In 2012, Alex Krizhevsky, Ilya Sutskever, and Geoff Hinton published a milestone paper titled ImageNet Classification with Deep Convolutional Neural Networks https://papers.nips.cc/paper/4824-imagenet-classification-with-deep-convolutional-neural-networks.pdf. The paper describes their use of neural networks to win the ImageNet competition of the same year, which we mentioned in Chapter 2Neural Networks. At the end of their paper, they wrote the following:

"It is notable that our network's performance degrades if a single convolutional layer is removed. For example, removing any of the middle layers results in a loss of about 2% for the top-1 performance of the network. So the depth really is important for achieving our results."

They clearly mention the importance of the number of hidden layers present in deep networks. Krizheysky, Sutskever, and Hilton talk about convolutional layers, which we will not discuss until Chapter 4, Computer Vision With Convolutional Networks, but the basic question remains: what do those hidden layers do?

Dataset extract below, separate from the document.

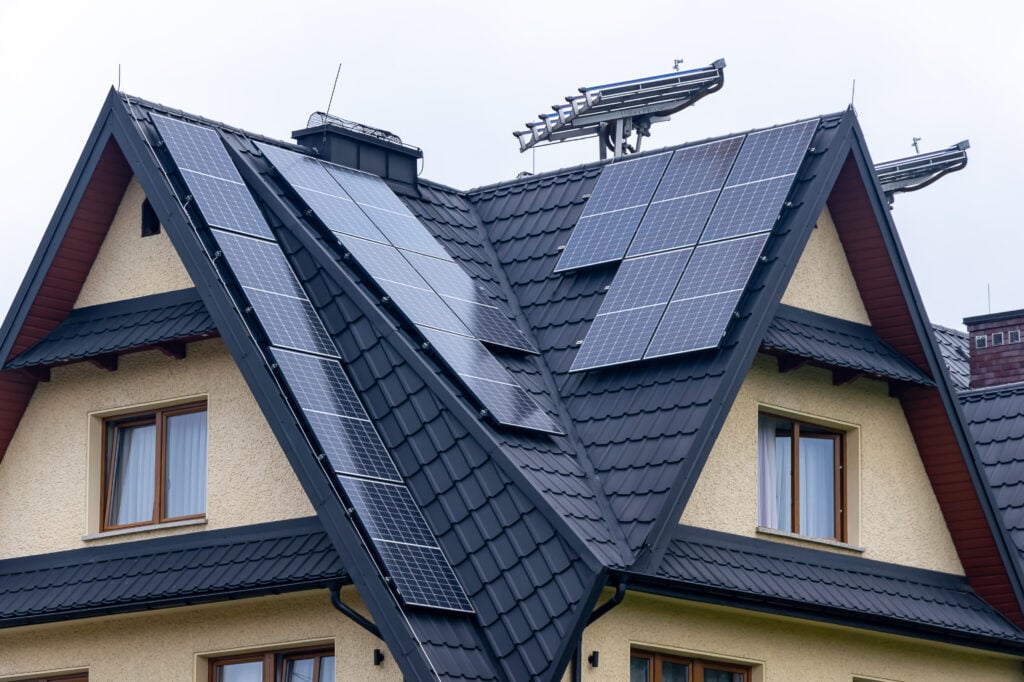 A house with beige walls and a dark tiled roof has multiple solar panels installed on its sloped surfaces. Antennas are also mounted on the roof. When considering solar, remember to research questions to ask solar companies for peace of mind. The sky is overcast. questions to ask solar companies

A typical English saying is a picture is worth a thousand words. Let's use this approach to understand what deep learning is. We'll use images from the highly-cited paper Convolutional deep belief networks for scalable unsupervised learning of hierarchical representations (https://ai.stanford.edu/~ang/papers/icml09-ConvolutionalDeepBeliefNetworks.pdf). In Proceedings of the International Conference on Machine Learning (ICML) (2009) by H. Lee, R. Grosse, R. Ranganath, and A. Ng, the authors train a neural network with pictures of different categories of either objects or animals. In the following screenshot, we can see how the different layers of the network learn different characteristics of the input data. In the first layer, the network learns to detect some small basic features such as lines and edges, which are common for all images in all categories:

The first layer weights (top) and the second layer weights (bottom) after training

But in the next layers, which we can see in the preceding screenshot, it combines those lines and edges to compose more complex features that are specific for each category. In the first row of the bottom-left image, we can see how the network can detect different features of human faces such as eyes, noses, and mouths. In the case of cars, these would be wheels, doors, and so on, as seen in the second image from the left in the following image. These features are abstract, that is, the network has learned the generic shape of a feature (such as a mouth or a nose) and can detect this feature in the input data, despite the variations it might have:

Columns 1-4 represent the second layer (top) and third layer (bottom) weights learned for a specific object category (class). Column 5 represents the weights learned for a mixture of four object categories (faces, cars, airplanes, and motobikes)

In the second row of the preceding image, we can see how, in the deeper layers, the network combines these features in even more complex ones, such as faces and whole cars. A strength of deep neural networks is that they can learn these high-level abstract representations by themselves, deducting them from the training data.